▶ Challenge: Set out the lines of the records below as a numbered list, from the line containing "Which is uppermost" through the line containing "2205 millimetres", leaving out blank lines.

▶ Entries supplied:
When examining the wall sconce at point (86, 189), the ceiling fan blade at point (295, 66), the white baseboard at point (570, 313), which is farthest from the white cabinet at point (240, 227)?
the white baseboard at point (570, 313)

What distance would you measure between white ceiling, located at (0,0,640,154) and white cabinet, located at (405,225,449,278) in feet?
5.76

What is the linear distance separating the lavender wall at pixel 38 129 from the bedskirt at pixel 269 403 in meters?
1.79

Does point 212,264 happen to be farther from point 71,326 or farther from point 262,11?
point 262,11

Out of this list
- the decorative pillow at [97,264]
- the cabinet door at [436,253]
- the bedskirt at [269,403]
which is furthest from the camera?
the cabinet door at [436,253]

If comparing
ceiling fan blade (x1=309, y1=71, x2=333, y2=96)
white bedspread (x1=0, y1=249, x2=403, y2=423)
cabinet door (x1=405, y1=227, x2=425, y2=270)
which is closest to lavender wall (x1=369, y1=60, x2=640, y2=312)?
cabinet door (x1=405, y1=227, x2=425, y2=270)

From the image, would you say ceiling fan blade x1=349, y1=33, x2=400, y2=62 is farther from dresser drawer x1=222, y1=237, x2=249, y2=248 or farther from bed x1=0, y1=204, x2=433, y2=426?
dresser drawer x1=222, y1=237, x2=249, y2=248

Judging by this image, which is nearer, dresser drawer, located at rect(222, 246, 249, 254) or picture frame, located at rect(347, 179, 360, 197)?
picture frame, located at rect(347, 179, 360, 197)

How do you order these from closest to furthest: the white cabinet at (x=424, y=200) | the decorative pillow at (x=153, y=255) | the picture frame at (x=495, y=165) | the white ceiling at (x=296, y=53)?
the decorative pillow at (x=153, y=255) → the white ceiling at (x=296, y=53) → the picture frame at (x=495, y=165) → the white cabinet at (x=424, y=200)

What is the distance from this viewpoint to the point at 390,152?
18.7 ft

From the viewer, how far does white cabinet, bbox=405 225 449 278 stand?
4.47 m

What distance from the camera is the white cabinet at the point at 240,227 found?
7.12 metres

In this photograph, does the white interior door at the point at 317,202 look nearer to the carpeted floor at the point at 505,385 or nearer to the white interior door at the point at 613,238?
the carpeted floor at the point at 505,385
==
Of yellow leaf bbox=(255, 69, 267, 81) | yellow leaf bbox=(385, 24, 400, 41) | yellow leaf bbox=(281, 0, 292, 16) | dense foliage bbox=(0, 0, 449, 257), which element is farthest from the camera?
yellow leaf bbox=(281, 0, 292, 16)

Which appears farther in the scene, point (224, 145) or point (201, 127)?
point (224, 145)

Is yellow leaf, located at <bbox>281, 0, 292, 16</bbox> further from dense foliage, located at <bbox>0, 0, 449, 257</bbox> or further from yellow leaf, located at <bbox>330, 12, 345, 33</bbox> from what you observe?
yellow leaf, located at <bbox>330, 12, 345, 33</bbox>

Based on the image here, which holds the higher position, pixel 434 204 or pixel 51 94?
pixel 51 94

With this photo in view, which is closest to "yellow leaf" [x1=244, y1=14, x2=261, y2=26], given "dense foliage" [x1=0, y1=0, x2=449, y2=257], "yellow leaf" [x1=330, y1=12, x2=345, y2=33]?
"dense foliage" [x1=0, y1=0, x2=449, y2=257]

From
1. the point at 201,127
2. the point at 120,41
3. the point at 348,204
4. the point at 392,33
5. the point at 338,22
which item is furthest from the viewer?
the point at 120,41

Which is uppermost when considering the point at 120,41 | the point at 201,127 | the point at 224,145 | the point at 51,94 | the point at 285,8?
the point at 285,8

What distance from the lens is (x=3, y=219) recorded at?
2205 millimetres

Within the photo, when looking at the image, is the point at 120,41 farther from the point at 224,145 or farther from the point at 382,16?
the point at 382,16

▶ Finished task:
1. Which is uppermost when considering the point at 120,41 | the point at 201,127 | the point at 224,145 | the point at 51,94 | the point at 285,8?
2. the point at 285,8
3. What distance from the lens is (x=3, y=219) recorded at?
4. 2205 millimetres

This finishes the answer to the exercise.